Graveurs d'enfance
de Régine Detambel

critiqué par Lucien, le 19 mars 2002
( - 69 ans)


La note:  étoiles
Pavane pour une enfance défunte
« Les heures graves de l’enfance tiennent tout entières dans la vivacité d'orvet de l'élastique, dans la bave du stylo à bille et ses éclaboussures mauvaises. Il y a des drames de cour et le bien-être tiède de l'encre mauve. Dans les pupitres, les punaises font des trous comme des galeries de vers.
Alors, j'arrachai la spirale des carnets. Sur mes ongles, je collai des gommettes rouges. La pointe de l'équerre, je la rongeai. La trousse, avec l’agrafeuse, le compas, le cutter et la perforatrice, devenait chambre de torture.

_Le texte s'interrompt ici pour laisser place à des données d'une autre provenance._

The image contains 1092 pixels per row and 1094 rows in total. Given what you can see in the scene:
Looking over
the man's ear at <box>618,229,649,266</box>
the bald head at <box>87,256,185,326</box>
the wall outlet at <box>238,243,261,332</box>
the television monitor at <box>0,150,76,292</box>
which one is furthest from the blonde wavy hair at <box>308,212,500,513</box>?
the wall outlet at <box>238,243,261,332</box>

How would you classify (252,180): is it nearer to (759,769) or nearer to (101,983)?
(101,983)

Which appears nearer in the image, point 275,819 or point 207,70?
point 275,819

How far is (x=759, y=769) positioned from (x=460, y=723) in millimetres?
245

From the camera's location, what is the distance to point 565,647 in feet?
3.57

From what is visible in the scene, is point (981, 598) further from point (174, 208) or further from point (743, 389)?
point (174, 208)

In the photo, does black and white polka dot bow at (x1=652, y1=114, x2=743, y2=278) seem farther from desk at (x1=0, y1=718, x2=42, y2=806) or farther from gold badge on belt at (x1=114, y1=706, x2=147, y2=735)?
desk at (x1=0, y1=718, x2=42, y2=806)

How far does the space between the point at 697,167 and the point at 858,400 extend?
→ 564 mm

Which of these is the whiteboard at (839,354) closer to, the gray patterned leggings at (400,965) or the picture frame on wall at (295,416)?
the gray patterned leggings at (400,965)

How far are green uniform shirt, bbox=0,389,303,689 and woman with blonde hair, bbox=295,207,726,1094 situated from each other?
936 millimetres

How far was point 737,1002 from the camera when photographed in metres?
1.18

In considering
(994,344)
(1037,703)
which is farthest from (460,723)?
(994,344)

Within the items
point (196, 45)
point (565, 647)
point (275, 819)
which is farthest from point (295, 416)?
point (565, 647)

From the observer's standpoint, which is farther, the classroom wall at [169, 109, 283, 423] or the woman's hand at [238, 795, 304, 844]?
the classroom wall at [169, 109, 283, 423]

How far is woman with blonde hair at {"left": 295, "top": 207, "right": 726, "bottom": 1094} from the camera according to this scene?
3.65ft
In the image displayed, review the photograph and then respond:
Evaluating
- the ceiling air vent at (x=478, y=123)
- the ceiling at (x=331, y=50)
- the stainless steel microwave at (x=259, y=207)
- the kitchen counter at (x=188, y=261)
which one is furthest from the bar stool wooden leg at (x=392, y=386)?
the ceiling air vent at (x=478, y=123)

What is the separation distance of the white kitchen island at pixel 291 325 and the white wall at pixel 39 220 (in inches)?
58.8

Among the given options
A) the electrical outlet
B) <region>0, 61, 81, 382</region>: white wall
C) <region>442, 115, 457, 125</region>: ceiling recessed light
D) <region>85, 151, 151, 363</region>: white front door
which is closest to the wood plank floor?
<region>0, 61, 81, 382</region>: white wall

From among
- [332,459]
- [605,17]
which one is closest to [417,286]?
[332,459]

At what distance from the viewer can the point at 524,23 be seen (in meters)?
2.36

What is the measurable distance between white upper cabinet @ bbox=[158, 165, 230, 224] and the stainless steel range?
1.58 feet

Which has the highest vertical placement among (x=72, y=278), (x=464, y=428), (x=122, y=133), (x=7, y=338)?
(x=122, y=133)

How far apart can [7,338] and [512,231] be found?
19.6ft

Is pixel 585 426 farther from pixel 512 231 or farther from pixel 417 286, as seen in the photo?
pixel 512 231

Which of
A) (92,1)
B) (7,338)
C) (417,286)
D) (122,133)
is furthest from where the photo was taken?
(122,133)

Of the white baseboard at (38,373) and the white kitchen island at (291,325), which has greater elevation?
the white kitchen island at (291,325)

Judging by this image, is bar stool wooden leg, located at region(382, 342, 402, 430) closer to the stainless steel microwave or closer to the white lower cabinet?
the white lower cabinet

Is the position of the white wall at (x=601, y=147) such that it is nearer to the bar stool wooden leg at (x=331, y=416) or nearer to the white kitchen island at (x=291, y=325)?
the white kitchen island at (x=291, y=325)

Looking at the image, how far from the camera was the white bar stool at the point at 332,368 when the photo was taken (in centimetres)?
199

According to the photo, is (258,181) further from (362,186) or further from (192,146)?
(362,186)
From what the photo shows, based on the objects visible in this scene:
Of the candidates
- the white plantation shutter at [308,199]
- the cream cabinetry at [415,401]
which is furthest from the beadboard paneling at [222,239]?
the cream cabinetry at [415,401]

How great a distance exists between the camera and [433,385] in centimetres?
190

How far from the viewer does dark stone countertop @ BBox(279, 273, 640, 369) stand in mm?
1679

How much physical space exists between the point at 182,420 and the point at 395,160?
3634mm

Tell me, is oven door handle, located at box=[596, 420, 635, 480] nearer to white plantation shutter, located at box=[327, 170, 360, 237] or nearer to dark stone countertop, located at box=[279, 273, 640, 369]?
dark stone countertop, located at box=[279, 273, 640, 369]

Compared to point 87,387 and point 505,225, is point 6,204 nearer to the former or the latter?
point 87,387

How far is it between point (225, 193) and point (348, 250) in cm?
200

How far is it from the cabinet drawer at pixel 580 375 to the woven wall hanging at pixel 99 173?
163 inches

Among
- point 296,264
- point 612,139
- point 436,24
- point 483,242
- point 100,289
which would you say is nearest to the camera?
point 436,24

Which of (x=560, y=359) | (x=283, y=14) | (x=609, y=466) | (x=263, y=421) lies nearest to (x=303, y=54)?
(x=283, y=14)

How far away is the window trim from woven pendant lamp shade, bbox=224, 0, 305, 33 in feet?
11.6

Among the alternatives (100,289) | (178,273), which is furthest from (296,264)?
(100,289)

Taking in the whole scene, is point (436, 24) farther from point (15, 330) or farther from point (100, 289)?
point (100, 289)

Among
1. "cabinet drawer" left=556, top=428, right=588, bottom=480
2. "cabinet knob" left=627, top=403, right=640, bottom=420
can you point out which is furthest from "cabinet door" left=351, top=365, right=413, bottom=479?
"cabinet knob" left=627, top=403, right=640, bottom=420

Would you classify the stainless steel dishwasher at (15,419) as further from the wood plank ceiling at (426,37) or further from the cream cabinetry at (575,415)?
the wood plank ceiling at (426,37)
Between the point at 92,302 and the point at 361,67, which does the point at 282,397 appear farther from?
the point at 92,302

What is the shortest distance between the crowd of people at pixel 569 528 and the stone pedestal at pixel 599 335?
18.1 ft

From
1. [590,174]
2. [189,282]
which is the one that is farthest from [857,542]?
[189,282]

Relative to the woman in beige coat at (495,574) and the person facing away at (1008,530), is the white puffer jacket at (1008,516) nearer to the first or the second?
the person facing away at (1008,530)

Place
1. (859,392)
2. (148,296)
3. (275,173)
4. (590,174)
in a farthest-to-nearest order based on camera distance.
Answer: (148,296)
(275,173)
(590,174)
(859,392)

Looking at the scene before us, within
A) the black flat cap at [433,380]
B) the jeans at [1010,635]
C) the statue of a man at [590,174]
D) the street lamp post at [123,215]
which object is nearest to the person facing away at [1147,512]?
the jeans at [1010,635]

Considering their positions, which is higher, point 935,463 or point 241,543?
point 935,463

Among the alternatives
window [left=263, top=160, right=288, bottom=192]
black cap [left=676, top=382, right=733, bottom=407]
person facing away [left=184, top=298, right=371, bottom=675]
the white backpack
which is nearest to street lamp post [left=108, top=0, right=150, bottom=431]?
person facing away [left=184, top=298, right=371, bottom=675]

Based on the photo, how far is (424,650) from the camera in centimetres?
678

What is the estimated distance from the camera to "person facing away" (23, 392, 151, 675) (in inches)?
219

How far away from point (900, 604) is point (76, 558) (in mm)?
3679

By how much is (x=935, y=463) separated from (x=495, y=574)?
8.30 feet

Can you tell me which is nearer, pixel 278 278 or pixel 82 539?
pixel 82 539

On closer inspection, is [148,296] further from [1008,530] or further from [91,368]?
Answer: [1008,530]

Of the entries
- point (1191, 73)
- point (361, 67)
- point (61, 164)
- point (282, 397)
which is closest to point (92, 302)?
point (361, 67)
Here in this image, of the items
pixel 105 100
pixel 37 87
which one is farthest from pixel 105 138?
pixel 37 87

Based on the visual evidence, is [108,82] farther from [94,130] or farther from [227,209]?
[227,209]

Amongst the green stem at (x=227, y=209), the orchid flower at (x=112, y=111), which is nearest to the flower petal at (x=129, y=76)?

De chacun de ces outils grotesques, fantasques ou composites, j'ai tiré une gravure. »
C’est ainsi que Régine Detambel présente son entreprise, sur la quatrième de couverture. Dans l’esprit des « plaisirs minuscules » de Delerm, des « leçons de choses » de Bruno Roza ou, bien sûr, des « histoires naturelles » de Jules Renard, elle nous présente une cinquantaine de gravures qui constituent l'inventaire d’une trousse ou d'un cartable, la pavane délicate d'une enfance défunte. Cinquante objets « classiques » s’offrent à notre observation, à notre admiration, à nos réminiscences. Cinquante objets observés à travers le regard précis et imaginatif de Régine Detambel, dont nous ne sommes pas surpris d'apprendre qu’elle anime des ateliers d’écriture. Quelle profusion de mots, quelle jubilation, quelle richesse de matière dans le tissu du texte :
« Sur le fond du Pot à Crayons, où les a attirés leur poids, les petits objets denses et lourds (taille-crayons, etc.), irrécupérables sans faire le vide, ont sombré ou bien restent suspendus entre deux eaux. La punaise est la plus redoutable. Bête au dard oublié, couchée, le ventre à l’air sur ces grands fonds, elle attend le gras du doigt. » « Gommer, c’est user sur le papier un parallélépipède aux vertus amnésiques. »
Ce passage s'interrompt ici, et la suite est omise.